Start of THE DATA
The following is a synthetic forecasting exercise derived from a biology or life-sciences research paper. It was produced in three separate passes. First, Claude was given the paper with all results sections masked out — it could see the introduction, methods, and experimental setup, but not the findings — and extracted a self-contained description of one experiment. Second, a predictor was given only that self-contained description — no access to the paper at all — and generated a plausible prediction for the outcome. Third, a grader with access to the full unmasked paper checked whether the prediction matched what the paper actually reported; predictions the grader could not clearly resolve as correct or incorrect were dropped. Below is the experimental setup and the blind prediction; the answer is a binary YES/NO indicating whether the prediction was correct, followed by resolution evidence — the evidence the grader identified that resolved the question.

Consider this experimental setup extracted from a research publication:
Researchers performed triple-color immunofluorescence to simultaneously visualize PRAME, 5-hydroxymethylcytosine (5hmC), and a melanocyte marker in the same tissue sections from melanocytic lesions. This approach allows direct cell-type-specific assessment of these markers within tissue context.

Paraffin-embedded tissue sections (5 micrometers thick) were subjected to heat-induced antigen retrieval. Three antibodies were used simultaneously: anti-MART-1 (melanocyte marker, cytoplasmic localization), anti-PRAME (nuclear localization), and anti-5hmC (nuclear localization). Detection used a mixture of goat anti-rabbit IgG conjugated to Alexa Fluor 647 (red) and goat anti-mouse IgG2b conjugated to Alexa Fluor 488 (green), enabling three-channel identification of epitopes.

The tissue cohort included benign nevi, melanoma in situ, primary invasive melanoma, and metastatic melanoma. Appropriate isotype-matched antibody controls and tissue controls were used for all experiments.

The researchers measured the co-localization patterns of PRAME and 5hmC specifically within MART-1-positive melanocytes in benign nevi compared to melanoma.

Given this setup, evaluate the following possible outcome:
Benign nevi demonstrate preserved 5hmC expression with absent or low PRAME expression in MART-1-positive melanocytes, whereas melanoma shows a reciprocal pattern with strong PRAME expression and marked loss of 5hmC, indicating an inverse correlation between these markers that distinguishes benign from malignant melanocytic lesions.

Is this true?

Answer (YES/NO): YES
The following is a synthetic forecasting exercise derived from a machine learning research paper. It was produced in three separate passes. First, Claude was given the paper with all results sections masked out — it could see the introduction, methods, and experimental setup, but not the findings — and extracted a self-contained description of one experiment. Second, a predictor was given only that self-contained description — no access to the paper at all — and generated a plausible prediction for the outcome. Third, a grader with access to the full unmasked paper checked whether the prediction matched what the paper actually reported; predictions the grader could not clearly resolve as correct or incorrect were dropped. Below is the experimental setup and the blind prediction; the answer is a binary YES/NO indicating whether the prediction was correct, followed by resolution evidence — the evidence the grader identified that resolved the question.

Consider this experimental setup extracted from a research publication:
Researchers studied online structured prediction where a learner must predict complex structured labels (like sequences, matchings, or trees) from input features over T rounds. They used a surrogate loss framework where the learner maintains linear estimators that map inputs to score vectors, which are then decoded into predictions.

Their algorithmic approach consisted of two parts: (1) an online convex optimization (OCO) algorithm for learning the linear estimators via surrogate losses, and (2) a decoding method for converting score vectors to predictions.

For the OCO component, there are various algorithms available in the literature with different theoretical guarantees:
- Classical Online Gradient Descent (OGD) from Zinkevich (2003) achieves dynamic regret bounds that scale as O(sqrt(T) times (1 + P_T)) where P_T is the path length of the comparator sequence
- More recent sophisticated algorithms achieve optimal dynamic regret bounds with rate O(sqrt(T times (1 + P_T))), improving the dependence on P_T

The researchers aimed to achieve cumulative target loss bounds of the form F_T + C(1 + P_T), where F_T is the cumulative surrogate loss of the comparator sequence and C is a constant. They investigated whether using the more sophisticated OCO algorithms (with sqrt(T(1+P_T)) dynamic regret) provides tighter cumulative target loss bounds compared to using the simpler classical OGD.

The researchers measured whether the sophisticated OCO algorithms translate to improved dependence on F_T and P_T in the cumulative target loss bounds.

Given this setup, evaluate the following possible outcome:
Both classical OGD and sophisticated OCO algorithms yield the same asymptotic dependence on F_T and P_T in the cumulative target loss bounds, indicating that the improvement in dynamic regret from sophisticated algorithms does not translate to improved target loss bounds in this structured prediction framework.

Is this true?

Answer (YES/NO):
End of THE DATA
• **WORK REQUEST**
With no word added or dropped, repeat the entire listing.

• **EXERCISE OUTPUT**
The following is a synthetic forecasting exercise derived from a biology or life-sciences research paper. It was produced in three separate passes. First, Claude was given the paper with all results sections masked out — it could see the introduction, methods, and experimental setup, but not the findings — and extracted a self-contained description of one experiment. Second, a predictor was given only that self-contained description — no access to the paper at all — and generated a plausible prediction for the outcome. Third, a grader with access to the full unmasked paper checked whether the prediction matched what the paper actually reported; predictions the grader could not clearly resolve as correct or incorrect were dropped. Below is the experimental setup and the blind prediction; the answer is a binary YES/NO indicating whether the prediction was correct, followed by resolution evidence — the evidence the grader identified that resolved the question.

Consider this experimental setup extracted from a research publication:
Researchers performed triple-color immunofluorescence to simultaneously visualize PRAME, 5-hydroxymethylcytosine (5hmC), and a melanocyte marker in the same tissue sections from melanocytic lesions. This approach allows direct cell-type-specific assessment of these markers within tissue context.

Paraffin-embedded tissue sections (5 micrometers thick) were subjected to heat-induced antigen retrieval. Three antibodies were used simultaneously: anti-MART-1 (melanocyte marker, cytoplasmic localization), anti-PRAME (nuclear localization), and anti-5hmC (nuclear localization). Detection used a mixture of goat anti-rabbit IgG conjugated to Alexa Fluor 647 (red) and goat anti-mouse IgG2b conjugated to Alexa Fluor 488 (green), enabling three-channel identification of epitopes.

The tissue cohort included benign nevi, melanoma in situ, primary invasive melanoma, and metastatic melanoma. Appropriate isotype-matched antibody controls and tissue controls were used for all experiments.

The researchers measured the co-localization patterns of PRAME and 5hmC specifically within MART-1-positive melanocytes in benign nevi compared to melanoma.

Given this setup, evaluate the following possible outcome:
Benign nevi demonstrate preserved 5hmC expression with absent or low PRAME expression in MART-1-positive melanocytes, whereas melanoma shows a reciprocal pattern with strong PRAME expression and marked loss of 5hmC, indicating an inverse correlation between these markers that distinguishes benign from malignant melanocytic lesions.

Is this true?

Answer (YES/NO): YES
The following is a synthetic forecasting exercise derived from a machine learning research paper. It was produced in three separate passes. First, Claude was given the paper with all results sections masked out — it could see the introduction, methods, and experimental setup, but not the findings — and extracted a self-contained description of one experiment. Second, a predictor was given only that self-contained description — no access to the paper at all — and generated a plausible prediction for the outcome. Third, a grader with access to the full unmasked paper checked whether the prediction matched what the paper actually reported; predictions the grader could not clearly resolve as correct or incorrect were dropped. Below is the experimental setup and the blind prediction; the answer is a binary YES/NO indicating whether the prediction was correct, followed by resolution evidence — the evidence the grader identified that resolved the question.

Consider this experimental setup extracted from a research publication:
Researchers studied online structured prediction where a learner must predict complex structured labels (like sequences, matchings, or trees) from input features over T rounds. They used a surrogate loss framework where the learner maintains linear estimators that map inputs to score vectors, which are then decoded into predictions.

Their algorithmic approach consisted of two parts: (1) an online convex optimization (OCO) algorithm for learning the linear estimators via surrogate losses, and (2) a decoding method for converting score vectors to predictions.

For the OCO component, there are various algorithms available in the literature with different theoretical guarantees:
- Classical Online Gradient Descent (OGD) from Zinkevich (2003) achieves dynamic regret bounds that scale as O(sqrt(T) times (1 + P_T)) where P_T is the path length of the comparator sequence
- More recent sophisticated algorithms achieve optimal dynamic regret bounds with rate O(sqrt(T times (1 + P_T))), improving the dependence on P_T

The researchers aimed to achieve cumulative target loss bounds of the form F_T + C(1 + P_T), where F_T is the cumulative surrogate loss of the comparator sequence and C is a constant. They investigated whether using the more sophisticated OCO algorithms (with sqrt(T(1+P_T)) dynamic regret) provides tighter cumulative target loss bounds compared to using the simpler classical OGD.

The researchers measured whether the sophisticated OCO algorithms translate to improved dependence on F_T and P_T in the cumulative target loss bounds.

Given this setup, evaluate the following possible outcome:
Both classical OGD and sophisticated OCO algorithms yield the same asymptotic dependence on F_T and P_T in the cumulative target loss bounds, indicating that the improvement in dynamic regret from sophisticated algorithms does not translate to improved target loss bounds in this structured prediction framework.

Is this true?

Answer (YES/NO):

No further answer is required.